You could also 'enrich' it by soaking it in calcium rich water.


----------



## Kalle (May 14, 2010)

OllieNZ said:


> You could also 'enrich' it by soaking it in calcium rich water.


Do you plan to use it straight or in a mix?


----------



## OllieNZ (Apr 6, 2012)

Kalle said:


> Do you plan to use it straight or in a mix?


Straight, topped with leaf litter just to keep it simple. I will be drilling the bottom and installing a bulkhead for drainage.


----------



## Kalle (May 14, 2010)

OllieNZ said:


> Straight, topped with leaf litter just to keep it simple. I will be drilling the bottom and installing a bulkhead for drainage.


That is what I have planned as well. Propably a slightly raised false bottom (10mm maybe) but I'd rather have a couple of extra inches of soil than a water/air reservoir in the tank.


----------



## OllieNZ (Apr 6, 2012)

Kalle said:


> That is what I have planned as well. Propably a slightly raised false bottom (10mm maybe) but I'd rather have a couple of extra inches of soil than a water/air reservoir in the tank.


I was just planning on covering the drain with mesh, no false bottom. The 3-8mm grain size I've purchased should give plenty of drainage.


----------



## Pumilo (Sep 4, 2010)

My daughter and I dipped a toe into the Bonsai hobby for a while. Yes, akadama is mined, and it is clay. The hardness grading comes from how deep it is, with lighter grades being mined from the top. The deeper you go, the harder it gets.

Akadama is used in Bonzai to be well drained, porous, and last a long time. I don't remember for sure, but it may also supply minerals. Another property it usually has, is a high price tag. Lower grades are less expensive, but they are not as hard, and thus, not as long lasting. Keep in mind that in Bonzai, you replant your tree every year, giving it's roots a good haircut, and putting it into new, fresh akadama mixture. That tells us that in the bonzai hobby, akadama is only used for a year, then thrown out. As far as we know, it hasn't been tested much in the hobby, but in my opinion, it would make a great substrate, but why, when there is turface you could use?

Have you looked at Turface? It makes an excellent stand-alone substrate. Turface is a man made clay. It is fully fired and rock hard. Selecting a grade similar in size to kitty litter will give you good drainage, will be nice and porous, and will last virtually forever. It will certainly outlast your frogs. Another property it usually has, is being dirt cheap. We already know that it has been well tested in the hobby. I have always used the All Sport Pro grade, purchased at a John Deere Landscape Supply.

My only concern with pumice would be that it is also an industrial abrasive. I don't know if that would present a problem or not.

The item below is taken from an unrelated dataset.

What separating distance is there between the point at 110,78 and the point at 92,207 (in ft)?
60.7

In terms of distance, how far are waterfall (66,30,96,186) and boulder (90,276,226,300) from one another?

I personally don't like the idea of trying to enrich a hardened clay by spraying it down with calcium water.
Did you know that too much calcium is every bit as bad as not enough? Are you aware that hypercalcemea can be fatal? Did you know that too much calcium can actually weaken your bones?
What are your controls over spraying with calcium? How much do you use for how much substrate? What keeps it from releasing too much calcium at once? How often do you respray, and do you respray a full dose, or do you rely on some still being at the top surface? 

In any good calcium bearing clay substrate, the amounts of calcium we use are not just pulled out of...somewhere. Clay substrates started with Matt Mirabello bringing home samples of rainforest clays, and having them analyzed in a lab. We had a starting point to aim for, and it was fully natural, like what they see in the wild. The calcium in my substrate, and in the substrates that based mine on, are buffered, so to speak. The calcium is spread throughout the clay, imbedded in it. It can't wash away and leave you with no calcium, because the clay extremely slowly wears away with repeated misting cycles, exposing more clay and more calcium. It always gives micro doses.
What you are proposing with spraying it down could be really bad. Yours would be mostly surface coated, and always moist. Those are not conditions leading to always giving a micro dose. Doses would be very erratic, being strong when you first applied, possibly to the point of toxicity, and getting weaker with repeated misting cycles. These conditions are more likely to overdose at first, then be not enough.

There are already quality supplements out there. Use the traditional methods of dusting your flies. I have never had any problems using Repashy products for my frogs.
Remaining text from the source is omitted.